イタリア・セリエAのパルマ・カルチョ1913に所属するサッカー日本代表(SAMURAI BLUE)GK鈴木彩艶(Zion SUZUKI)のパリ・サンジェルマン(パリSG)移籍が、現実味を帯びてきた。
移籍情報に精通するファブリツィオ・ロマーノ記者は8月11日、パリSGが鈴木の獲得に向けてパルマとの合意に近づいていると報じた。移籍金は総額3500万ユーロ(約64億円)のパッケージになるという。
ただし、鈴木がそのままパリSGに残るのか、それともユベントスFCへ期限付き移籍するのかについて、詳細はまだ詰められていない。ルーカス・シュヴァリエの去就も絡み、週明けに協議が行われるという。
パリSGは将来を見据えたGK補強の最優先ターゲットとして鈴木を高く評価してきた。一方、鈴木はパルマで2シーズンにわたって主力を担い、継続的に試合へ出場できる環境を重視していると報じられている。
そこで浮上しているのが、パリSGが鈴木を完全移籍で獲得したうえで、ユベントスFCへの期限付き移籍させるプランだ。

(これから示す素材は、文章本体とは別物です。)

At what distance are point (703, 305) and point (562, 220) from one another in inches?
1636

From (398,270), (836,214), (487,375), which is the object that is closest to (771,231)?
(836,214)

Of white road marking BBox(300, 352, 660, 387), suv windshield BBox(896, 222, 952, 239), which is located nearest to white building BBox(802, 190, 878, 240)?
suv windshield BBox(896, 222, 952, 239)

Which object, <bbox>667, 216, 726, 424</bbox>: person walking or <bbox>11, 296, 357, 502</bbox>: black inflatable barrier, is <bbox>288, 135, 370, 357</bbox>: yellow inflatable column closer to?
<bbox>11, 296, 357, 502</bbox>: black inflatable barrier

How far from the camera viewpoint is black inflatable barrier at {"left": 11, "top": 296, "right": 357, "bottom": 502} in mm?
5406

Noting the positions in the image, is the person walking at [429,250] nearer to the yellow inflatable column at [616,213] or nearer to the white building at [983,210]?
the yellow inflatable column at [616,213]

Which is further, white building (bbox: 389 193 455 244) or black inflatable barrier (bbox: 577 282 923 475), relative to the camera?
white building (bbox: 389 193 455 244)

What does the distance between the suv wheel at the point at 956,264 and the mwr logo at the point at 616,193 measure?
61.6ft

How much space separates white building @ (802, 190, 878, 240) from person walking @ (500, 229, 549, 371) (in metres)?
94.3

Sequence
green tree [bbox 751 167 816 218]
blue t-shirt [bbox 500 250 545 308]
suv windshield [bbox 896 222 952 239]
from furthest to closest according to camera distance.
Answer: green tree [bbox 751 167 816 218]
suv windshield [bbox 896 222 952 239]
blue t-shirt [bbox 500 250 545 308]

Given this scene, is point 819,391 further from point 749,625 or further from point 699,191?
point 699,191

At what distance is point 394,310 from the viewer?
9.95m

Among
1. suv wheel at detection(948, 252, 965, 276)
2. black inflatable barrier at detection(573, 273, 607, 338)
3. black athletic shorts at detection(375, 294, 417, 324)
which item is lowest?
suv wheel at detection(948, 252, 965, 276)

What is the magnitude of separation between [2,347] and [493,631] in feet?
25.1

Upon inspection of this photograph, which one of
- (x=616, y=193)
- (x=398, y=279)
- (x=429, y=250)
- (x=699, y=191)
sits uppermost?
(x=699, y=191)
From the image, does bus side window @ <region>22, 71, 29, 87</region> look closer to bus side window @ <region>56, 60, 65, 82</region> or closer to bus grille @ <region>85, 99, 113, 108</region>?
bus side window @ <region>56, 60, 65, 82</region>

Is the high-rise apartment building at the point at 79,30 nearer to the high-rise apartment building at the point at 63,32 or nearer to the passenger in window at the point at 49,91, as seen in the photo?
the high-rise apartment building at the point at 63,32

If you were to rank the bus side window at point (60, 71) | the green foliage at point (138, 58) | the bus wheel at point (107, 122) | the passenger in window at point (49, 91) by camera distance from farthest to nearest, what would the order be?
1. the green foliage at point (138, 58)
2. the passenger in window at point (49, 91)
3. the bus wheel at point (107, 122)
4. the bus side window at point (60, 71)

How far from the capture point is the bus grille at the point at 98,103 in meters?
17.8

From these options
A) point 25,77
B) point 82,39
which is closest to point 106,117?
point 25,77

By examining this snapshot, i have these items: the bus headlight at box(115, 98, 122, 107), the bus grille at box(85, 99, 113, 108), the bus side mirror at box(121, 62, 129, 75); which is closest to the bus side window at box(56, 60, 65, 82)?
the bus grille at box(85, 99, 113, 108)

つまり、パルマからパリSGへの完全移籍、即ユベントスへのレンタルというプランだ。
とはいえ、日本人選手の過去を振り返ると、このキャリアプランには不安もある。メガクラブ→即レンタル移籍で、その保有元のメガクラブでプレーできた選手はこれまでいない。
しかもGKは極めて特殊なポジションであり、5大リーグの一つであるセリエAのパルマで2シーズンにわたり守護神としてプレーできたのも日本人選手では初めてだった。
久保建英は2019年、FC東京からレアル・マドリードへ完全移籍。その後、マジョルカ、ビジャレアル、ヘタフェ、再びマジョルカと期限付き移籍を経験した。スペイン1部で実績を積みながら評価を高めたものの、レアル・マドリードのトップチームでは公式戦に出場せず、2022年にレアル・ソシエダへ完全移籍した。
板倉滉も2019年、川崎フロンターレからマンチェスター・シティへ完全移籍したあと、フローニンゲン、シャルケへ期限付き移籍。欧州で着実に評価を高め、日本代表でも中心選手へ成長したが、マンチェスター・シティで公式戦に出場することなく、ボルシア・メンヒェングラートバッハへ完全移籍した。
久保、板倉ともにメガクラブへの移籍を足掛かりに欧州でキャリアを切り拓いたという点では成功したと言える。しかし、期限付き移籍先で結果を残し、保有元のメガクラブへ戻って主力になるというルートには至らなかった。
もちろん鈴木の場合、期限付き移籍先として名前が挙がっているのはイタリア屈指の名門ユベントスだ。そこで正守護神の座をつかめれば、パリSG側の評価をさらに高めることにもつながる。
一方でGKは基本的に一つしかポジションがなく、序列が固まれば出場機会を得るのは簡単ではない。パリSGが鈴木をどのような中長期的プランで獲得しようとしているのか。現段階では、読めない要素ではある。加えて、設定される高額な移籍金がキャリアの足かせになる可能性もある。
メガクラブに完全移籍し、期限付き移籍先で実績を残したあと、保有元へ戻って主力の座をつかむ――。鈴木が日本人選手として、そのルートを切り拓く初の成功例になるのか。総額3500万ユーロという大型移籍とともに、そのキャリアプランの行方は果たして――。